JOB ▸
Can you copy out the post below on Fannie and Freddie, word for word, from "Sent from the" up to and including "PARTY WHO BENEFITS?"?

QUOTED PASSAGE ▸
Read more at Seeking Alpha:
http://seekingalpha.com/currents/post/1807443?source=ipadportfolioapp_email

Sent from the Seeking Alpha Portfolio app. Get the app.

Fannie and Freddie Slammed by Massachusetts AG

Martha Coakley gets it. Read her letter. Being a politician she does not say that the abstract fear of strategic defaults on all loans across the board is absurd. Well, actually she does say it. Principal reductions and ending patently illegal policies preventing homeowners from buying back their own property at auction are at the center of the solution to the foreclosure mess along with one more thing: things will change when we get the answer to the question IF THESE POLICIES HURT LENDERS, INVESTORS AND BORROWERS, WHY WOULD ANYONE LISTEN TO A THIRD PARTY WHO BENEFITS?

fhfa-letter-051414

As the new head of the Federal Agency administrating Fannie and Freddie, Watts, replacing DeMarco, signals a major change in policy and regulations. The question is whether he means it. There is no doubt at the White House that the economy will continue to be dragged down by foreclosures. Their answer to the problem lies in modifications with “principal reductions” and loosening some standards for lending and securitization.

DATASET EXCERPT ▸
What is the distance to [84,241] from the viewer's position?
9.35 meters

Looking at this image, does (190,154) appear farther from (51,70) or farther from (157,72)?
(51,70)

RESPONSE BELOW ▸
Sent from the Seeking Alpha Portfolio app. Get the app.

Fannie and Freddie Slammed by Massachusetts AG

Martha Coakley gets it. Read her letter. Being a politician she does not say that the abstract fear of strategic defaults on all loans across the board is absurd. Well, actually she does say it. Principal reductions and ending patently illegal policies preventing homeowners from buying back their own property at auction are at the center of the solution to the foreclosure mess along with one more thing: things will change when we get the answer to the question IF THESE POLICIES HURT LENDERS, INVESTORS AND BORROWERS, WHY WOULD ANYONE LISTEN TO A THIRD PARTY WHO BENEFITS?